Content: Algebraic topology is concerned with the construction of algebraic invariants (usually groups) associated to topological spaces which serve to distinguish between them. Most of these invariants are "homotopy'' invariants. In essence, this means that they do not change under continuous deformation of the space and homotopy is a precise way of formulating the idea of continuous deformation. This module will concentrate on constructing the most basic family of such invariants, homology groups, and the applications of these homology groups.
The starting point will be simplicial complexes and simplicial homology. An n-simplex is the n-dimensional generalisation of a triangle in the plane. A simplicial complex is a topological space which can be decomposed as a union of simplices. The simplicial homology depends on the way these simplices fit together to form the given space. Roughly speaking, it measures the number of p-dimensional "holes'' in the simplicial complex.

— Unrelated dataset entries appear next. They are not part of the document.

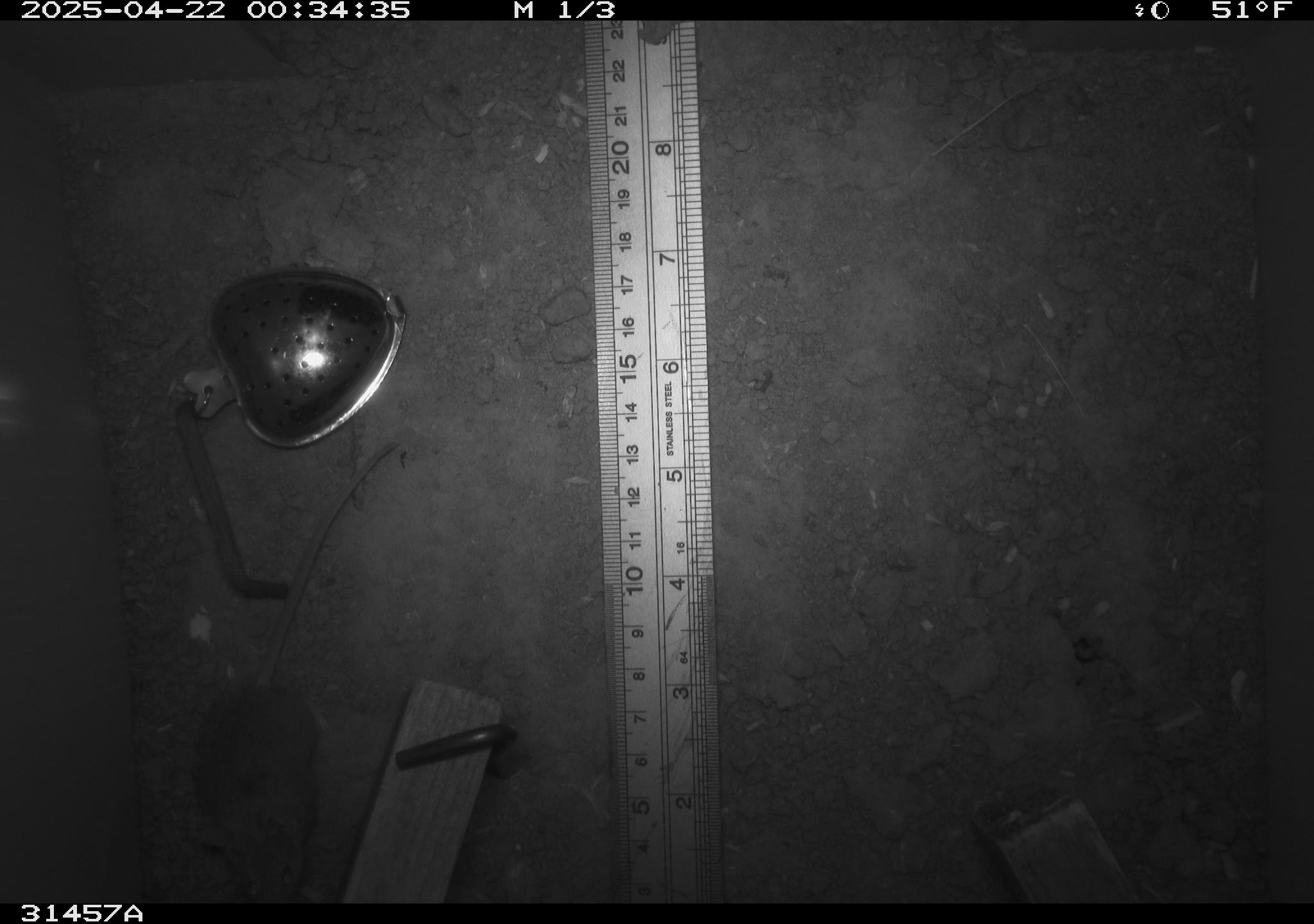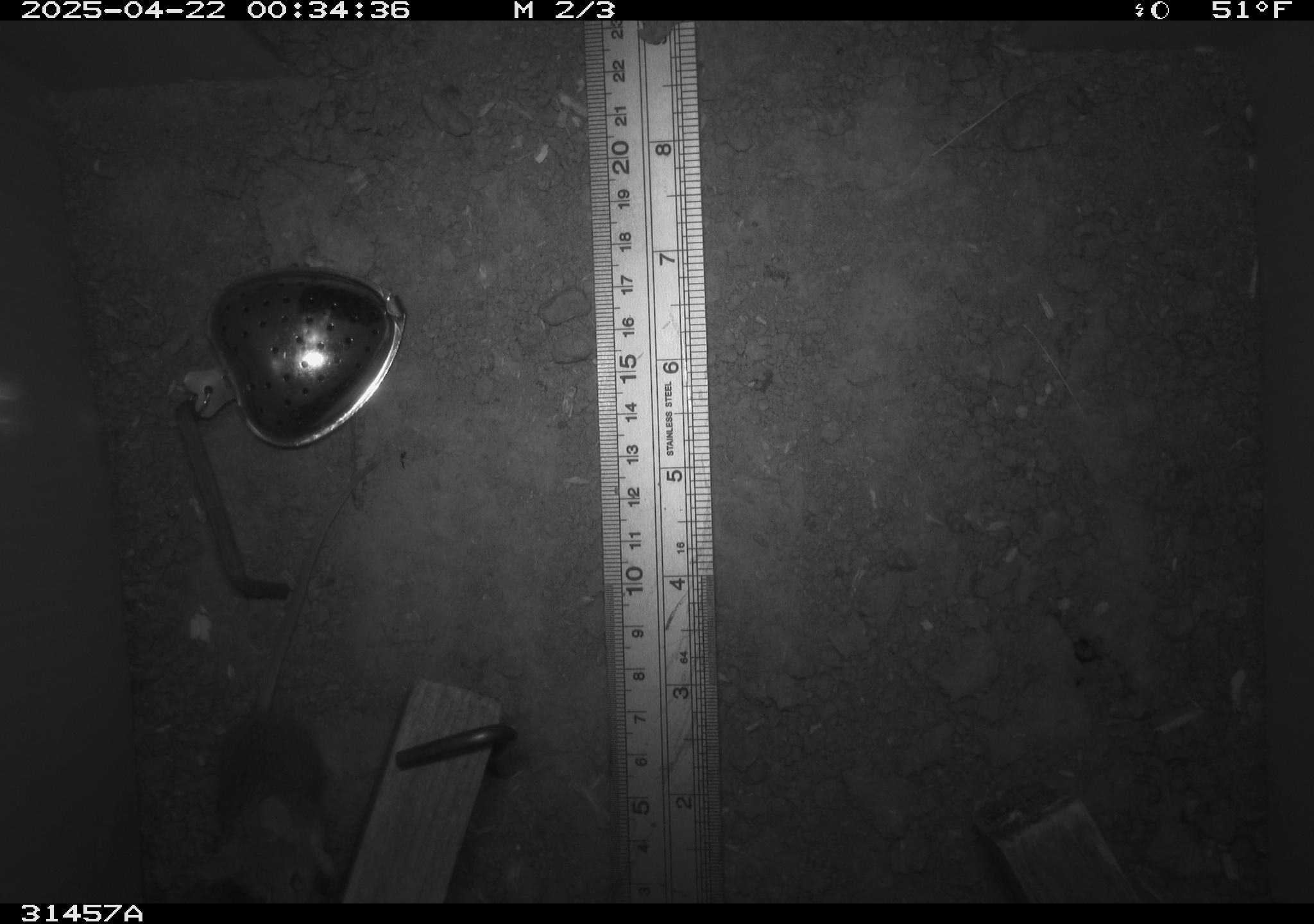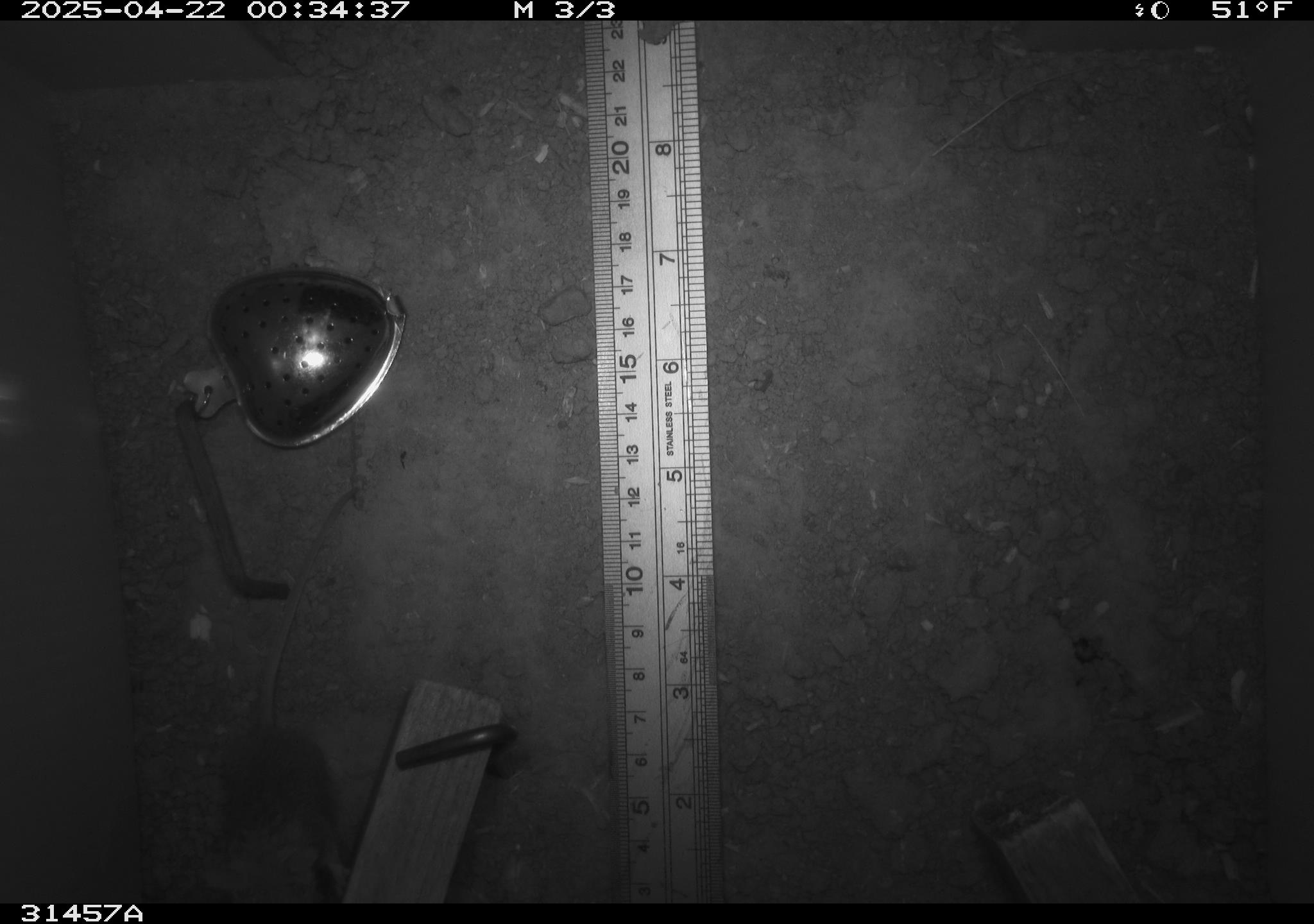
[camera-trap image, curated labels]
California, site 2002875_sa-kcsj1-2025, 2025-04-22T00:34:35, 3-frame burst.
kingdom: Animalia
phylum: Chordata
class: Mammalia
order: Rodentia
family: Muridae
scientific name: Muridae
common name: murids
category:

Singular homology is the generalisation of simplicial homology to arbitrary topological spaces. The key idea is to replace a simplex in a simplicial complex by a continuous map from a standard simplex into the topological space. It is not that hard to prove that singular homology is a homotopy invariant but it is quite hard to compute singular homology from the definition. One of the main results in the module will be the proof that simplicial homology and singular homology agree for simplicial complexes. This result means that we can combine the theoretical power of singular homology and the computational power of simplicial homology to get many applications. These applications will include the Brouwer fixed point theorem, the Lefschetz fixed point theorem and applications to the study of vector fields on spheres.
Aims: To introduce homology groups for simplicial complexes; to extend these to the singular homology groups of topological spaces; to prove the topological and homotopy invariance of homology; to give applications to some classical topological problems.
Objectives: To give the definitions of simplicial complexes and their homology groups and a geometric understanding of what these groups measure; to give techniques for computing these groups; to give the extension to singular homology; to understand the theoretical power of singular homology; to develop a geometric understanding of how to use these groups in practice.
There is no book which covers the module as it will be taught. However, there are several books on algebraic topology which cover some of the ideas in the module, for example:
JW Vick, Homology Theory, Academic Press.
MA Armstrong, Basic Topology, McGraw-Hill.
CRF Maunder, Algebraic Topolgy, CUP.
A Dold, Lectures on Algebraic Topology, Springer-Verlag.
C Kosniowski, A first course in algebraic topology, CUP.
MJ Greenberg and JR Harper, Algebraic Topology: A first course, Addison-Wesley.